12-24 hour larva is fine, I don't think there is any advantage to going under that age. 

Give the queen a frame Monday afternoon. Graft that frame friday morning. They will hatch the next Tuesday. The link to the calendar says that you should be able to graft on Thursday. It doesn't work. Maybe at 10 or 11 pm you could graft a few larva just an hour old. Holy cow that doesn't work at all. They are trying to graft about 20 hours early. If you try this schedule you'll probably have nothing but a frame of eggs to look at when you go to graft.

This calendar is very cool. But it seems off. If it works for those who have tried it, Great. If anyone is having trouble making this thing work for them, I'm not surprised. I'm sure it's by the book, but something is slightly off.


----------



## jim lyon (Feb 19, 2006)

Actually we usually use a 5 day frame rotation seems like it takes a day for the bees to get them ready to lay in, always seems like its hard to find a nice clean dark comb that isn't filled with pollen or nectar. As far as larva age, im trying to point out that it is a variable in cell hatching if there is as much as a 24 hour age difference. I have always assumed with grafting larva the younger the better.


----------



## kilocharlie (Dec 27, 2010)

ryan said:


> ...12-24 hour larva is fine, I don't think there is any advantage to going under that age.
> 
> ... you could graft a few larva just an hour old. Holy cow that doesn't work at all. They are trying to graft about 20 hours early. If you try this schedule you'll probably have nothing but a frame of eggs to look at when you go to graft.
> 
> This calendar is very cool. But it seems off. If it works for those who have tried it, Great. If anyone is having trouble making this thing work for them, I'm not surprised....
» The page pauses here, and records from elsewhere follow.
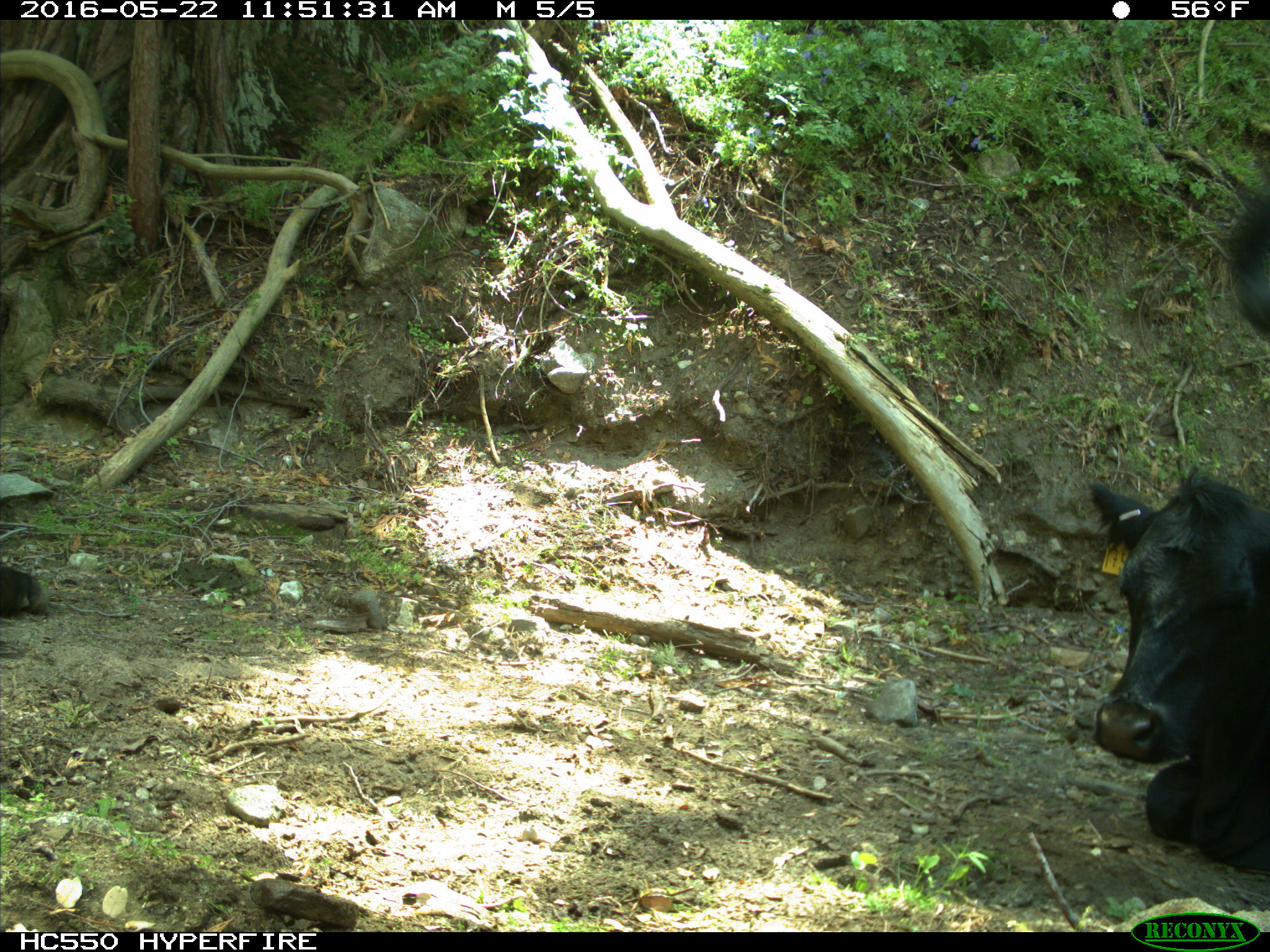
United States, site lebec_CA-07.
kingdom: Animalia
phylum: Chordata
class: Mammalia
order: Artiodactyla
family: Bovidae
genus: Bos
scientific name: Bos taurus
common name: domestic cow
Ryan - you are observing first hand and that is how you get it. Everyone has different bees and different conditions and you need to tweak your calendar to your bees and conditions.

Breeders have been grafting since Doolittle did it, and have tried all ages up to 4th day larvae. My best results happen between 80 and 84 hours after egg-lay, and with plenty of royal jelly in the hole, but good queens do often result from larvae up to at least 12 hours older than that, perhaps as much as 40 hours after the chorion (egg shell) dissolves.

Sometime along the process, the nurse bees start feeding them worker jelly, not royal jelly. That is what I try to avoid, as fewer ovarioles tend to develop, earlier supercedure tends to occur, lower % mating tends to occur. Nothing cast in stone, here, but I like them 6 to 10 hours after metamorphosis to larva with a bit of royal jelly in the hole. A dry larva has little chance of making it. Your bees and methods will likely vary, but should vary only a small amount within consistent conditions and methods.

I like how you are thinking "inside the hexagon".


----------